First, we must be clear that the political and economic logic that brought about this crisis cannot solve it. The stark inequities scarring our society are not ancillary problems that add to the public health and climate emergencies, but inseparable from them. Our vision for healthy people and a healthy planet must be centered on equity and justice and guided by the voices and experiences of communities on the frontline. The pandemic has disrupted how we produce, consume, work and live. It is revealing in real time whose lives are on the line, whose labor is essential, which industries deserve to grow and which are superfluous. Let’s start here: public investment in essential but undervalued work in health and social care settings, as well as in food and ecological systems. A public jobs guarantee can expand sectors that serve social and environmental purposes and enable a just transition for all workers, whether they are affected by this immediate crisis or by structural changes such as accelerated automation, fossil fuel industry phase-out or reduced carbon-fueled consumption. We also need a democratized energy and transportation infrastructure that enables rather than undermines purposeful work. A Green New Deal could use public powers and investments to foster economic activities that heal and replenish, and relinquish those that distract and destroy.

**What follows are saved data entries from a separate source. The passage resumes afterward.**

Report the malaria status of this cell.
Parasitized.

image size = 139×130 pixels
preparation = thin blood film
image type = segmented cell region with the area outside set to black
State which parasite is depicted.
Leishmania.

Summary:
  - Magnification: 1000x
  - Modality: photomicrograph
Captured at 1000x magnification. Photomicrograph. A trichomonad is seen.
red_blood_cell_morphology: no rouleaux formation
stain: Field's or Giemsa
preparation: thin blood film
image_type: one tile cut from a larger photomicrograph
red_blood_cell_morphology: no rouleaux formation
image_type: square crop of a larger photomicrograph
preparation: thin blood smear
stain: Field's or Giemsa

Second, we must join the resistance of workers who reject their sacrificial roles. All workers should be able to determine their own lives, retain their livelihoods, protect their health, and feed and house themselves during a crisis. No one’s fate should depend on someone else’s decision. This pandemic is a crisis of workers’ rights and a call to arms for worker power. History recorded strike waves in the wake of pandemic-induced economic breakdowns, and strike actions are popping up across the country.
Third, we must cultivate the solidarity that is emerging in community-based mutual aid networks. Countless people are stepping up in their communities to keep vulnerable people safe and redirect broken supply chains. These actions affirm our connections in times of social distancing. They also help overcome unequal dependencies and forge more equitable links that resist exploitation and foster collective action. Building community resilience creates the organizing infrastructure to push for systemic transformations and lays the groundwork for a regenerative economy that produces what we value and shares what we need.
Our hope and imagination can also find nourishment in the natural world, briefly freed from pollution and noise. It is saddening that this respite for nature comes as communities are ravaged. Yet the opportunity for working together toward a lasting balance between people and the planet has rarely been clearer.